**CONSIGNES**
[1] D'après l'article sur la clause de conscience, combien de signatures la pétition a-t-elle récoltées sur change.org ?
[2] Recopiez le passage de l'article sur la clause de conscience qui commence par « Clause de conscience : la » et s'arrête après « bouger les lignes. », en remplaçant « pétition » par « lettre ».

**TEXTE SOURCE**
┄┄┄┄┄┄┄┄┄┄

Clause de conscience : la suspension ne contente pas les pharmaciens

Par Bruno Martrette

L'Ordre suspend la consultation des pharmaciens sur l'introduction d'une clause de conscience dans son code de déontologie. Les défenseurs de la contraception veulent son retrait.

GILE MICHEL/SIPA

Adressée à Isabelle Adenot, présidente du Conseil National de l'Ordre des Pharmaciens (CNOP), la pétition refusant l'introduction d'une clause de conscience dans le code de déontologie de ces professionnels a fait bouger les lignes. 

Lancé par le "Collectif de pharmaciens contre la clause de conscience", le texte a récolté près de 12 000 signatures de citoyens en à peine 4 jours sur change.org. Assez pour faire reculer l'Ordre. Dans un communiqué publié jeudi, le CNOP indique suspendre cette consultation dans la profession « devant l'émoi et l'incompréhension suscités par cette initiative ».

Le bureau de l’Ordre demandera donc au Conseil national, réuni le 6 septembre prochain, de « ne pas maintenir en l’état le projet de clause de conscience ». « Ce qui prime est le lien de confiance entre les Français et les pharmaciens », ajoute l'Ordre. L'institution ne prononce cependant pas un mot à l'égard de Laurence Rossignol, qu'elle avait pourtant attaqué violemment dans un communiqué.

Une victoire pour la ministre des Droits des femmes 

Mais la ministre des Familles, de l’Enfance et des Droits des Femmes n'est visiblement pas rancunière. Hier, elle s'est réjouie que l’Ordre des pharmaciens ait finalement décidé de renoncer à ce projet : « Comme j’ai eu l’occasion de le souligner, l’accès des femmes à la contraception ne peut être soumis aux aléas des convictions personnelles des professionnels ».

Elle souligne au passage que le soutien apporté à cette clause de conscience par les organisations hostiles au droit des femmes à disposer de leur corps a largement confirmé à quel point ses craintes et celles des associations étaient fondées. « C’est une sage décision qu’a prise l’Ordre des pharmaciens », conclut-elle.

┄┄┄┄┄┄┄┄┄┄

**DONNÉES ENREGISTRÉES**

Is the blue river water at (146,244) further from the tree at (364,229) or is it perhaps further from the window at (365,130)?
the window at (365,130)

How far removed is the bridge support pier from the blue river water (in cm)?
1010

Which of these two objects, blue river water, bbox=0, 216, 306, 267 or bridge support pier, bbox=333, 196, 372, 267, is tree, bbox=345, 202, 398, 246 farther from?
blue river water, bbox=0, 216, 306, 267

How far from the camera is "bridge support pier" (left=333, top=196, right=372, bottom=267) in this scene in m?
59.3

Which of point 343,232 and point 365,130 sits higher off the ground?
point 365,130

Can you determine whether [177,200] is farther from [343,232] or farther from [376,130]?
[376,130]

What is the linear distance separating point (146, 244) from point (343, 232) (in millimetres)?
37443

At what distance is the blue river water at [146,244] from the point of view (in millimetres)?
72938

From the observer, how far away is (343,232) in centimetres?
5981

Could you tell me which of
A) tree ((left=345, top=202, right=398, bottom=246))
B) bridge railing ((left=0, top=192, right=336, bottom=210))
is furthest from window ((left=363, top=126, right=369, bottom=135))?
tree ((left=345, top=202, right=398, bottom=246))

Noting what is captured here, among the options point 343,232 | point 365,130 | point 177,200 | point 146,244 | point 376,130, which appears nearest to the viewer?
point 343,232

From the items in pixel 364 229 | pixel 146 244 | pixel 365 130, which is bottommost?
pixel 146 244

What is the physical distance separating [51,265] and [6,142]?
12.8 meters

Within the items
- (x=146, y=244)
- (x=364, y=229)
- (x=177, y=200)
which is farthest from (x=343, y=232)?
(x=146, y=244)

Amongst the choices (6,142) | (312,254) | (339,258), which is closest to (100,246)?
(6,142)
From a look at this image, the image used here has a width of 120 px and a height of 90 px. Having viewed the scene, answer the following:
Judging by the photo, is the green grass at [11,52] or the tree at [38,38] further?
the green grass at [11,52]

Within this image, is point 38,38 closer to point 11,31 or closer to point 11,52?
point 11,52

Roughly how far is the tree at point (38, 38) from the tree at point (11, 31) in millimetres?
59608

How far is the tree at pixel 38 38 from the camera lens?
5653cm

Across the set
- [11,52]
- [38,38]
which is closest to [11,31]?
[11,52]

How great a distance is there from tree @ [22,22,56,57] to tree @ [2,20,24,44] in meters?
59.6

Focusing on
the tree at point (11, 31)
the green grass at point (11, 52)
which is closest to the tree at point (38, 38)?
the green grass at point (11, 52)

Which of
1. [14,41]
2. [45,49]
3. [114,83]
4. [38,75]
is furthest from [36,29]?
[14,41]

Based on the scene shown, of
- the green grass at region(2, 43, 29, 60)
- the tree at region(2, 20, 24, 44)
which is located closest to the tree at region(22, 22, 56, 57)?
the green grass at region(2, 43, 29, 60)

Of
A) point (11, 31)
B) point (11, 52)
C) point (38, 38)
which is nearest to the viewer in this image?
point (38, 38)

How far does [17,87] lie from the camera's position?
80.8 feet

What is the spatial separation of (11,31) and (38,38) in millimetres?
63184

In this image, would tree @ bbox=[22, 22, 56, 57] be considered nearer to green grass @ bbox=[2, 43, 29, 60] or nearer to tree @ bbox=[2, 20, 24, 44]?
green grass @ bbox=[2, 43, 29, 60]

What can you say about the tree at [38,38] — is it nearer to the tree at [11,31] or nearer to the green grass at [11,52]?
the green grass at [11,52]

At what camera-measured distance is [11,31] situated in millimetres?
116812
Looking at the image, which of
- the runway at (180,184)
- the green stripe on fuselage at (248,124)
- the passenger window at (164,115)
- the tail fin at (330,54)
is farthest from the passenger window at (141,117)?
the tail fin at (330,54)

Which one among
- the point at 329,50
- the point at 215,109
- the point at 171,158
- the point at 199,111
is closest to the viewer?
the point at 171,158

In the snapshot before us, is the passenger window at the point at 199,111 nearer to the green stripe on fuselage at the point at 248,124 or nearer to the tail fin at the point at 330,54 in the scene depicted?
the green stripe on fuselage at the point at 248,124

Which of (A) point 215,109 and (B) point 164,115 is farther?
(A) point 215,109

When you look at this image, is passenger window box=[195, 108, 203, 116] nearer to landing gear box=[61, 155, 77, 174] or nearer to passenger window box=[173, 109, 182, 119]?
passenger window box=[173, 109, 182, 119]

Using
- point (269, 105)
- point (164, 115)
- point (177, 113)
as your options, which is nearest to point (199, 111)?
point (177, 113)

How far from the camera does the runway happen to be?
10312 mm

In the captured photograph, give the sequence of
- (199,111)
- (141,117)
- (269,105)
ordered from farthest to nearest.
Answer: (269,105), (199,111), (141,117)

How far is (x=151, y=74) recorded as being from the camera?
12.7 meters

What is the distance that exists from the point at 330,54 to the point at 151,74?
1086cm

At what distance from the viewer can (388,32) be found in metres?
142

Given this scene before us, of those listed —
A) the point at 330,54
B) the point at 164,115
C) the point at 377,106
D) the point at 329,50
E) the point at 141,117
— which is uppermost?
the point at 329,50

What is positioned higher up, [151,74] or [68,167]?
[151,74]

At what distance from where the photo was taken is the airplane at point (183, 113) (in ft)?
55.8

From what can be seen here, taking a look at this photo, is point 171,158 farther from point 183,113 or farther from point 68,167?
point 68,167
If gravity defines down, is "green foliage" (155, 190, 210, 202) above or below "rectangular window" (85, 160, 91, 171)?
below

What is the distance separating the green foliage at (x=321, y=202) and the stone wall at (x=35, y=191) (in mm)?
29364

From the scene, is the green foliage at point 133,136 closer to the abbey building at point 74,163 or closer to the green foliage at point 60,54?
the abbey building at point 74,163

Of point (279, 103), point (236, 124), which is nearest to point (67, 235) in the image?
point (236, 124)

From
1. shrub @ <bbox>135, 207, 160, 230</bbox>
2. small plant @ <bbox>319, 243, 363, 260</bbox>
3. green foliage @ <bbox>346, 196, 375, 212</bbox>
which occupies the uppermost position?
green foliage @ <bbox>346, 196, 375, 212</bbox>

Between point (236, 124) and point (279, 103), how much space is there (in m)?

┄┄┄┄┄┄┄┄┄┄

**RÉPONSES**
[1] Près de 12 000 signatures, en à peine 4 jours.

[2]
Clause de conscience : la suspension ne contente pas les pharmaciens

Par Bruno Martrette

L'Ordre suspend la consultation des pharmaciens sur l'introduction d'une clause de conscience dans son code de déontologie. Les défenseurs de la contraception veulent son retrait.

GILE MICHEL/SIPA

Adressée à Isabelle Adenot, présidente du Conseil National de l'Ordre des Pharmaciens (CNOP), la lettre refusant l'introduction d'une clause de conscience dans le code de déontologie de ces professionnels a fait bouger les lignes.